--- start of Provided passage ---

Doja Cat, who for some reason didn’t choose to stick with her birth name Amalaratna Zandile Dlamini, hails from LA California. Her latest album, which came out just a few weeks ago, is called Hot Pink, and the first track is called “Cyber Sex”.
She also literally dressed as a cow for her breakout single “MOOO!”, satirising the male obsession with boobs. The hook doesn’t play around with subtlety either:
Bitch, I’m a cow, bitch, I’m a cow
I’m not a cat, I don’t say meow
Bitch, I’m a cow, bitch, I’m a cow
Bitch, I’m a cow, bitch, I’m a cow
Notably, Doja Cat is also hitting it big with a younger fanbase. Several of her songs can be heard on video sharing platform TikTok. Her songs “Juicy” and “Candy” can be heard as ‘Sounds’ on thousands of videos with girls, boys and anything in between performing choreographed dances to her lyrics. Sometimes they are innocent dances, sometimes not.
I can be your sugar when you’re fiendin’ for that sweet spot
Put me in your mouth, baby, and eat it ’til your teeth rot
I can be your cherry, apple, pecan, or your key lime
Baby I got everything and so much more than she’s got
Whatever you think of young teenagers lip-syncing to suggestive lyrics about cunnilingus, that’s up to you. Sexual identity has always been a part of kids’ experience and expression. It just so happens to be broadcast to a much wider audience now.
I’m tryna get fucked up (Ooh)
Legs up, locked up, got a bitch handcuffed (Ooh)
Love it when you get rough
Hold me up for ransom (Yeah)
Hands up, ass up, money falling down on it
Juggling motherhood and international rap success is no small feat, but Rico Nasty has made an artform of it. After losing her partner to complications from asthma, she was more determined than ever to succeed in the music game in order to provide for her son. She released her first mixtape in 2014, when she was still in high school, and has been hustling ever since.
Her hard work has paid off. Her 2019 mixtape Anger Management is a time capsule of female rage, and has resonated across many demographics.
Alt urban culture bible Dazed called Rico a ‘punk rap renegade’, and wrote:
For Rico, traditional notions of femininity and masculinity are two sides of the same coin, and she’ll often channel both within the same song, moving quickly from being overwhelmed by emotion to being ready to smack you right in the face.
In that same interview, producer and frequent collaborator Kenny Beats said:
She gives a voice to the girls who are sick of having to listen to whatever their fucking boyfriend listens to…You go to a Rico Nasty show and there’s gay people, trans people, white people and black people all in the mosh pit together, and it’s beautiful. These people can be who they really fucking are and stop hiding as there’s something about Rico’s energy that just lets people be their fucking selves in the most effortlessly weird way possible. She takes off their chains.

--- end of Provided passage ---
--- start of Dataset extract ---

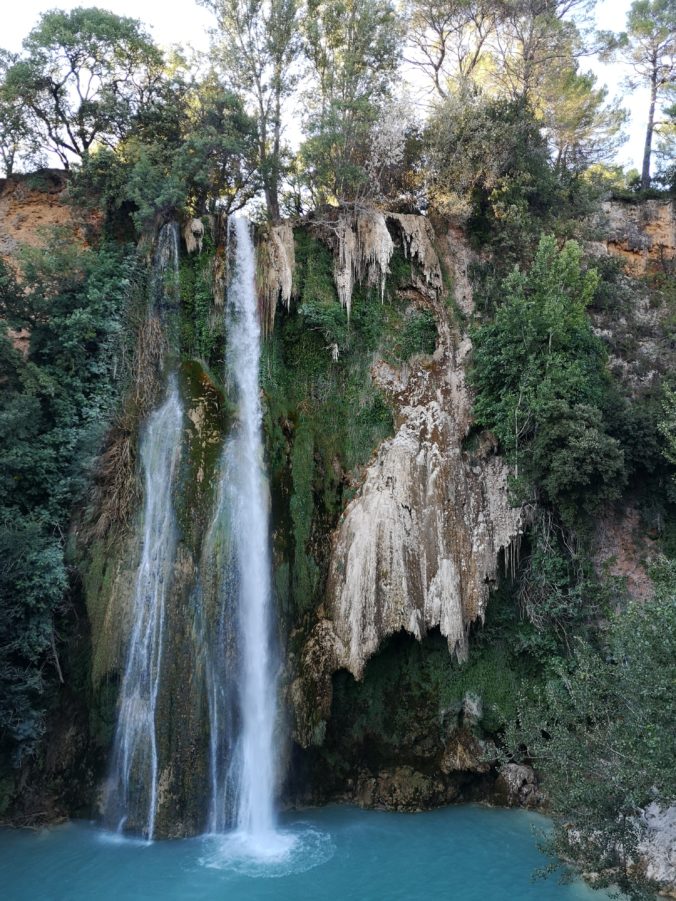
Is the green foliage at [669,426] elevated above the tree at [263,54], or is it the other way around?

--- end of Dataset extract ---

◆ Required actions
1. Please rewrite the paragraph beginning "Juggling motherhood and international rap success" from the passage on Doja Cat and Rico Nasty as a short bulleted list that keeps its main facts.
2. Resume the passage on Doja Cat and Rico Nasty, picking up right after its final sentence.

◆ Answers provided
1.
- Rico Nasty balances motherhood with international rap success.
- After her partner died from complications of asthma, she grew more determined to succeed in music so she could provide for her son.
- She released her first mixtape in 2014, while still in high school, and has been hustling ever since.

2.
It’s not all about sex though. This wave of feminists are also keen on shattering pre-conceived notions of what is acceptable gendered behaviour and imagery. Poppy is one artist who experiments with the shock value that comes from juxtaposing innocent youth with blood and candy-floss, internet horror.
Poppy can be described as Gaga-esque, by way of Teletubbies and Japanese horror manga artist Junji Ito. She fascinated the internet with her bizarre videos and persona. In mid 2019 signed with heavy metal record label Sumerian Records. Her artist description is written as:
By subverting the ideals and constructs of society, rules, and religion, progress transpires. Poppy leverages evolution as a weapon for transformation. By doing so, she asserts herself as an anti-hero for a gender-less and genre-less world in need of a god-dess.
Her songs switch between heavy metal, industrial goth and electro J-pop at a moment’s notice, as she sings about being buried under concrete or living a Janus-faced existence. She also confronts her audience visually, often appearing draped in blood, and religious and heavy metal imagery.
These women are acting with agency and with purpose. They subvert expectations and challenge the establishment. They do so by owning their sexuality, physical and otherwise, and by creating the exact kind of art they want to. This has been made possible by the advent of digital media, allowing them to bypass traditional modes of connection and distribution. They may not be actively representing Fourth Wave Feminism, but their art speaks for itself to a multitude of followers from all spectra of gender and sexuality.